PROMPT: Scan the listing below for the word "Resting" and copy every line that has it.

SUPPLIED MATERIAL:
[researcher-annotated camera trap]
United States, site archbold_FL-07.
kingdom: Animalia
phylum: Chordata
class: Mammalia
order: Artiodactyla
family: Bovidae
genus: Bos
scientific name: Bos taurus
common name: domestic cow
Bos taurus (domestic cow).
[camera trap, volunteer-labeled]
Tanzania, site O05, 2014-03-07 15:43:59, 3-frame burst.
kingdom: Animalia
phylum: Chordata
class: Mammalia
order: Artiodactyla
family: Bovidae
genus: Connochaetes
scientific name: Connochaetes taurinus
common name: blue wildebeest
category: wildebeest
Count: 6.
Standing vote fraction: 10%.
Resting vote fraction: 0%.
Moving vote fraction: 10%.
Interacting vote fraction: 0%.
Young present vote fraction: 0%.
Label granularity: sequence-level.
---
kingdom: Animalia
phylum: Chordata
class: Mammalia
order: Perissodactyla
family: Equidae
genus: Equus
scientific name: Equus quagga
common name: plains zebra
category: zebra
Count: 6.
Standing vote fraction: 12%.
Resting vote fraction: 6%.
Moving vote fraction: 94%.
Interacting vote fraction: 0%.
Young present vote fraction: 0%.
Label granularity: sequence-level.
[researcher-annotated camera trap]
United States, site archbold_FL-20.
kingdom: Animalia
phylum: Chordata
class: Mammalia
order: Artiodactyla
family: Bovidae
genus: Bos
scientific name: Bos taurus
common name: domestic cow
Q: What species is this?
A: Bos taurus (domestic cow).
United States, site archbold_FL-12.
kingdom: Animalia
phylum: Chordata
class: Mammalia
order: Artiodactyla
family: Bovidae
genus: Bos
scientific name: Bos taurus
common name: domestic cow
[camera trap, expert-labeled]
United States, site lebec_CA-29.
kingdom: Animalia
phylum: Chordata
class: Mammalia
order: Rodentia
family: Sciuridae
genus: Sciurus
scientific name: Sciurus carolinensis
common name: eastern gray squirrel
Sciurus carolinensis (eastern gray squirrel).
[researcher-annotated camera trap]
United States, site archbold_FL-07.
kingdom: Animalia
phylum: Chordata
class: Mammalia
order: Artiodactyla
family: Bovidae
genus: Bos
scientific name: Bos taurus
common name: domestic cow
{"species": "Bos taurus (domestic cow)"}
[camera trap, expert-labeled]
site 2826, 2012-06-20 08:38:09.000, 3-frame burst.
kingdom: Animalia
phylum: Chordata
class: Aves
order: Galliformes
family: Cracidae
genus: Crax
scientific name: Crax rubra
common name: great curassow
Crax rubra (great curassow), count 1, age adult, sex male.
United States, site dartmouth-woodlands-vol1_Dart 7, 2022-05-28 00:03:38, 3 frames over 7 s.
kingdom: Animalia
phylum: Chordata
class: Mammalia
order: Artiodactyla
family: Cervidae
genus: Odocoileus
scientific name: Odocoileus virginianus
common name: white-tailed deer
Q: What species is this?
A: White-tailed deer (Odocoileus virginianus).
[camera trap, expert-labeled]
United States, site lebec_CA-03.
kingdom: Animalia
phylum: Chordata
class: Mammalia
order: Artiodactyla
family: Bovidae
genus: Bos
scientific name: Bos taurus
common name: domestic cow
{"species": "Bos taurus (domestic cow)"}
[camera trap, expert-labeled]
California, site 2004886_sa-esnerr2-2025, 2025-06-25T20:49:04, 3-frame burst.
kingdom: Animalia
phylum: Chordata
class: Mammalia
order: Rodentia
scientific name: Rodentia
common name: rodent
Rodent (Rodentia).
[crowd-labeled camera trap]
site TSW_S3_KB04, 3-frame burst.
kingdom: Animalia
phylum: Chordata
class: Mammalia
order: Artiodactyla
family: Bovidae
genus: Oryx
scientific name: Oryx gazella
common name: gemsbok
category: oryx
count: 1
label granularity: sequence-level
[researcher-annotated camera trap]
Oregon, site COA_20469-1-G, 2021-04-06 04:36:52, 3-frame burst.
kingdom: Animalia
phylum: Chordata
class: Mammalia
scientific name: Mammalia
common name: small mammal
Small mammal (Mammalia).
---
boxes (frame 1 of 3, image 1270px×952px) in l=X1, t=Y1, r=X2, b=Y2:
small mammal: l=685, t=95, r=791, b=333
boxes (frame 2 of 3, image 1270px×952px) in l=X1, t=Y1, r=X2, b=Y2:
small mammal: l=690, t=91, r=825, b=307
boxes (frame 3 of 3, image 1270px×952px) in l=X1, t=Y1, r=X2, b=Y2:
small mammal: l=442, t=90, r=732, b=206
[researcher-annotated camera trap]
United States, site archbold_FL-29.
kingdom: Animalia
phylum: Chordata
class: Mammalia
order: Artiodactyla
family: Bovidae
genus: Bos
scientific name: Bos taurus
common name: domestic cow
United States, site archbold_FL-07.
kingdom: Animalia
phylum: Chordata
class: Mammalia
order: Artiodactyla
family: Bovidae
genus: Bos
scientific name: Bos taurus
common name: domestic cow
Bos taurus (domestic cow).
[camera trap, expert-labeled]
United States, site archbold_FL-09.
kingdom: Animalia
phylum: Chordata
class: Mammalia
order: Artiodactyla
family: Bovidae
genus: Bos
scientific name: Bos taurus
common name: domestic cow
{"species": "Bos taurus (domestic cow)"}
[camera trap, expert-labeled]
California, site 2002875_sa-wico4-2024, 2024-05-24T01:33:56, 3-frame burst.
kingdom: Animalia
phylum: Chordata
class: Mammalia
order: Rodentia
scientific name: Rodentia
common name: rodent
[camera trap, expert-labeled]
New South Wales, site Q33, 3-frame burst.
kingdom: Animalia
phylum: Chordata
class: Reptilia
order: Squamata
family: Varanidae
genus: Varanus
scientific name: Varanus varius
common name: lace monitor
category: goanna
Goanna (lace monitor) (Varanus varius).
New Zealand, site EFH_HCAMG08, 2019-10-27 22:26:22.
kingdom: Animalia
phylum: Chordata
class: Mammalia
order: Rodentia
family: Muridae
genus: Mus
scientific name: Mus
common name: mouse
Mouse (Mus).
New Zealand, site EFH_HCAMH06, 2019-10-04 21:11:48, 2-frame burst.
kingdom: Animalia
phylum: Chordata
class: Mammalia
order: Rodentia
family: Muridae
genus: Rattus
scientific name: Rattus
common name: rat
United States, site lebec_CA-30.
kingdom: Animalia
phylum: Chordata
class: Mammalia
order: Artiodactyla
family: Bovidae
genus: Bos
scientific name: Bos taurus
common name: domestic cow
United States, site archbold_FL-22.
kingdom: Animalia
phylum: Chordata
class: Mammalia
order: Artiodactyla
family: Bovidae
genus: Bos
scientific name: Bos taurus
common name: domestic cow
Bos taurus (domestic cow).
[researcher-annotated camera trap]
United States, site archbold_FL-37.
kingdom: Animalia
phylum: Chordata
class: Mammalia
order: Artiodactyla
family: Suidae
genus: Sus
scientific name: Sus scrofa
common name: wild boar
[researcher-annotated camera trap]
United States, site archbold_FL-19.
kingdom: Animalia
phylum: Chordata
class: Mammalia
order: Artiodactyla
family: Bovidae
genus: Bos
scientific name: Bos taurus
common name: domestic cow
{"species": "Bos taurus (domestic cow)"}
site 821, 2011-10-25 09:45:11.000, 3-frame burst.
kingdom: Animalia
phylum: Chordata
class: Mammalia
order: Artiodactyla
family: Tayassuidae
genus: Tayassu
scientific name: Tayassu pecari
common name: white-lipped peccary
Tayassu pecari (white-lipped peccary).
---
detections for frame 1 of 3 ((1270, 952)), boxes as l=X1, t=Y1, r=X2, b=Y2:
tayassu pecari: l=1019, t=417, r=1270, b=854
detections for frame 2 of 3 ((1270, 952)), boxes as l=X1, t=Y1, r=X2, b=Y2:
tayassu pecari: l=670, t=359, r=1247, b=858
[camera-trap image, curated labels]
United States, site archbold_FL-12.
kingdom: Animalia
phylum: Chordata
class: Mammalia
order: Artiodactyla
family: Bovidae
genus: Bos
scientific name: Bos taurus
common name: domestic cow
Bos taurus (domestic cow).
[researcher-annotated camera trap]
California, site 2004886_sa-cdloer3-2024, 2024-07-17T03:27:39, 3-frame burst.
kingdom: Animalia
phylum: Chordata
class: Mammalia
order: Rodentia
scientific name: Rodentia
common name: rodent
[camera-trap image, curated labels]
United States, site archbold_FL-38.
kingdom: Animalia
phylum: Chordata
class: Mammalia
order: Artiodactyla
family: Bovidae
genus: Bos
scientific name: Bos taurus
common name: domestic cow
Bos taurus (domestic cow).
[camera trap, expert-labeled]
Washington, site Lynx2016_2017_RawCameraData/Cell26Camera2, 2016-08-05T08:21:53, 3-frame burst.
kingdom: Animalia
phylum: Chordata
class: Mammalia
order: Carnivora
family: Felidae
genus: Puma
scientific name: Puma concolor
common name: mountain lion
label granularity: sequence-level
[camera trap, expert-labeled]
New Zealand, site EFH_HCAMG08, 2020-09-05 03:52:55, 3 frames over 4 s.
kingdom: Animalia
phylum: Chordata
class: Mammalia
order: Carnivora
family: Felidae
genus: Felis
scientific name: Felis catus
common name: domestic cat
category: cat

EXERCISE SOLUTION:
Resting vote fraction: 0%.
Resting vote fraction: 6%.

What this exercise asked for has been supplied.